You're next...to fall asleep.
If you insist on wasting your time watching this unoriginal clunker do yourself a favor and immediately skip to chapter 4 on the blu-ray. That'll be the 22:50 mark. The only thing that happens before that point is two dorks in a neighbor's house get killed off-camera and then at the main house some family members gather and talk for nearly 20 minutes about random stuff. Finally everybody arrives and they sit down for dinner...when an arrow shoots through the window and kills a hipster. Other arrows follow. Is it a band of time-traveling Native American Indians on the warpath? No, just some dorks in dollar store masks that like to tilt their heads when they kill somebody. The cell phones have been jammed, nobody has a gun, this huge mansion doesn't have a security system and I guess the internet hasn't been invented yet so there's no way to get help. Logic would tell you to keep together and assess the situation, but no, these champions immediately go into full panic mode and just run all over the place like chickens with their dicks cut off until the weak twist ending that seems to be a requirement in the majority of modern horror films.

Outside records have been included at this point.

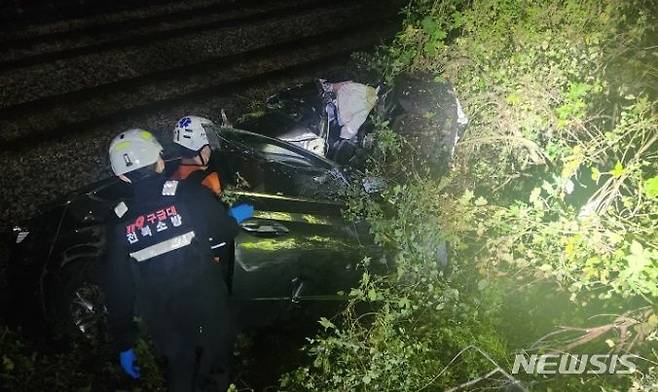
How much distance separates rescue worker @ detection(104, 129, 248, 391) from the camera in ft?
10.3

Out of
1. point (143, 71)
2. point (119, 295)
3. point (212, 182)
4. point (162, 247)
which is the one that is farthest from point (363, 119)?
point (143, 71)

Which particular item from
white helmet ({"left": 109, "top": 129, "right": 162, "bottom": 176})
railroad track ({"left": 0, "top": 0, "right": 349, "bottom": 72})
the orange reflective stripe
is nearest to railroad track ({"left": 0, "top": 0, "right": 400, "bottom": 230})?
railroad track ({"left": 0, "top": 0, "right": 349, "bottom": 72})

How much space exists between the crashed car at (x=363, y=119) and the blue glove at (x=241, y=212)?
149 cm

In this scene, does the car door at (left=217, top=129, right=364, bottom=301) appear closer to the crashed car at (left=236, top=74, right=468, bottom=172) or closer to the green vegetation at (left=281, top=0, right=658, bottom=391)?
the green vegetation at (left=281, top=0, right=658, bottom=391)

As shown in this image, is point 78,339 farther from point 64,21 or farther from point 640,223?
point 64,21

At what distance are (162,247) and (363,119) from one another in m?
2.65

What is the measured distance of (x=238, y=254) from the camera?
3307 millimetres

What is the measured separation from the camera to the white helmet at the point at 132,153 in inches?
139

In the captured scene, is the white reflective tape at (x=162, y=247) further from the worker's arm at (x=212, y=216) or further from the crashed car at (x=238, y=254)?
the crashed car at (x=238, y=254)

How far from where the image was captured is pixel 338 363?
344 cm

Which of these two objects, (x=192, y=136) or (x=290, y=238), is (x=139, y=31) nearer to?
(x=192, y=136)

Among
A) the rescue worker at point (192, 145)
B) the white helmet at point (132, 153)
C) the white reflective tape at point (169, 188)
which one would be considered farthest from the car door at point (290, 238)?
the white helmet at point (132, 153)

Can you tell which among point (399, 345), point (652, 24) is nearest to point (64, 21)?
point (399, 345)

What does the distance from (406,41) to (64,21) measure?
5633 mm
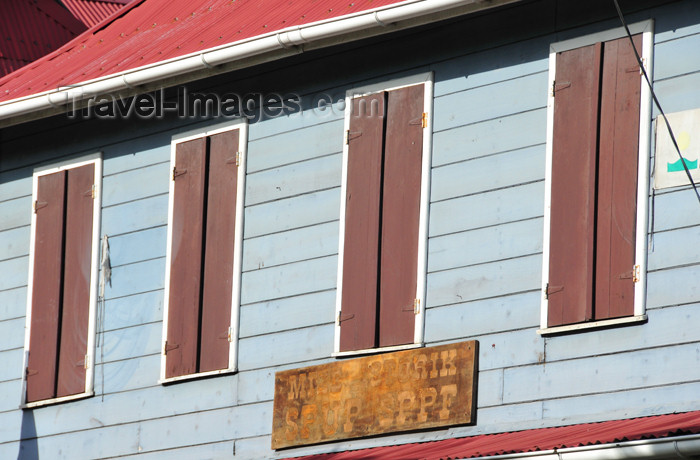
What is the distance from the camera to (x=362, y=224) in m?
10.7

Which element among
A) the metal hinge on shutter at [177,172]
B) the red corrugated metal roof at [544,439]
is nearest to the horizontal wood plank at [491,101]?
the red corrugated metal roof at [544,439]

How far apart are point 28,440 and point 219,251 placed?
7.51ft

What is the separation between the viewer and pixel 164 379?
11.5 m

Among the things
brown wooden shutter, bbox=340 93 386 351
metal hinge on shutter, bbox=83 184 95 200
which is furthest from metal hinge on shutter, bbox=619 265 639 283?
metal hinge on shutter, bbox=83 184 95 200

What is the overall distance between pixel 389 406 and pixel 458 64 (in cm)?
235

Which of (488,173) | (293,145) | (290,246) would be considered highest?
(293,145)

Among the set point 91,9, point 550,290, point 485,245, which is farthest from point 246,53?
point 91,9

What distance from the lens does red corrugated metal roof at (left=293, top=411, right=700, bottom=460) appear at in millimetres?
8508

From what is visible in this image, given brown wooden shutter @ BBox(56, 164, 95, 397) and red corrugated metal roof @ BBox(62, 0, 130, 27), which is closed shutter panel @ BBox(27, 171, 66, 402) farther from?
red corrugated metal roof @ BBox(62, 0, 130, 27)

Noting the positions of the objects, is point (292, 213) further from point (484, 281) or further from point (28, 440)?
point (28, 440)

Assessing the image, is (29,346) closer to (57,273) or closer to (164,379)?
(57,273)

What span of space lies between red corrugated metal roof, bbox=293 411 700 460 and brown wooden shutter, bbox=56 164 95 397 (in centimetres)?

Zero nudity, blood that made me want to go eat a peanut butter and jelly sandwich...mmmmm strawberry, zero gore, inept killers, zero scares, dozens of tired horror movie cliches, killer under the bed (twice), HOME ALONE-style booby traps, orange blood, logic out the window, innocent mask head tilt, hipsters, running back into danger, seeing a booby trap and still somehow stepping into it, flashing light, cop shooting the wrong person, annoying music and quite possibly the most unstable camera of all time. CLOVERFIELD looks like an Ozu movie compared to this seasick turkey.
I'm sure if you look hard enough there's some positives in YOU'RE NEXT, but I still can't see any reason why you should watch it. My friend who brought this over to watch actually apologized after it was over...and he slept through half of it!